Foto aerea di Lucca ( © Foto Lucio Ghilardi - Lucca per Italia Nostra, 2004 )
Questa Associazione presenta alcune pre-Osservazioni riferendoci sia al Documento “Direttive e Linee Guida” per la predisposizione delle Varianti al P.S. e al R.U., sia alla breve nota che il Responsabile della Comunicazione (dott.ssa Silvia Giusti) ci ha fatto pervenire per e.mail in data 19 gennaio quale sintesi anonima (senza data e senza alcuna firma!) dell’incontro che Sindaco e tecnici avevano avuto con le Associazioni Ambientaliste in data 13.01.2010 alle ore 11.
A. Con grande nostra sorpresa abbiamo visto che la nota riferita ai contenuti dell’incontro del 13 gennaio non solo non contiene alcuna delle numerose “annotazioni” che “a caldo” le Associazioni hanno esternato in tale occasione, ma non riporta nemmeno tutta la prima parte dell’illustrazione tecnica, senza cui il prosieguo delle proposte risulta inintelligibile.
B. Orbene, facendo riferimento alla ns. memoria, siamo costretti a sintetizzare noi questa parte mancante della relazione tecnica (chiedendo venia per eventuali imprecisioni) proprio perché qui è un punto nodale.

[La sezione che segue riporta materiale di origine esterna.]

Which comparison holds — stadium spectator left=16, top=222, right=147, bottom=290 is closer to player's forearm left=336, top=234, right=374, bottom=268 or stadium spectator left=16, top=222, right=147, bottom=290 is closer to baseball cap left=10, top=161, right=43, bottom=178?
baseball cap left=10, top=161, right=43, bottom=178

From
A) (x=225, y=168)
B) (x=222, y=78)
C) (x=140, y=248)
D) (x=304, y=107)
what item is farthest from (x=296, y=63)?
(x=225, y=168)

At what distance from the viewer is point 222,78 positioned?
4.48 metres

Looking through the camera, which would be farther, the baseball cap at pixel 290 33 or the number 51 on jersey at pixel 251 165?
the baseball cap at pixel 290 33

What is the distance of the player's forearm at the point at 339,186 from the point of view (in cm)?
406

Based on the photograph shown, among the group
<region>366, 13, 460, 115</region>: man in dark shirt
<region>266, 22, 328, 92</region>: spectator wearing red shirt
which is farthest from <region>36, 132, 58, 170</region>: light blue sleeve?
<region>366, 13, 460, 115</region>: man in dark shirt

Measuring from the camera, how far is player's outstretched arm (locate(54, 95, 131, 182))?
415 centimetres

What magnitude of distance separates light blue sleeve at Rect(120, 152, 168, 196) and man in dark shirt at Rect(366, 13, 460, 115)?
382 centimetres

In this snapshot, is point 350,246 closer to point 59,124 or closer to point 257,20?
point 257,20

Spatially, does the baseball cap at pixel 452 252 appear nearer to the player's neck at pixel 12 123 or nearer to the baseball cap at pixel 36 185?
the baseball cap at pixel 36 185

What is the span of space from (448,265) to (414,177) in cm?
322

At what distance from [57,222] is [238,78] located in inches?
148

I tecnici hanno affermato che di fronte ai comprovati superamenti edificatori dei limiti ivi posti dal P.S. in 5 Utoe comunali, ma incoerentemente e illegalmente ammessi dal sott’ordinato R.U. e concessi senza le necessarie verifiche da parte dell’Ufficio, e di fronte alla constatazione che comunque i limiti edificatori generali individuati dal P.S. per tutto il territorio comunale e relativi alle diverse categorie funzionali non erano stati superati (anche se residenziale e commerciale erano giunte ad esaurimento) il criterio con cui l’A.C. vuole procedere è il seguente.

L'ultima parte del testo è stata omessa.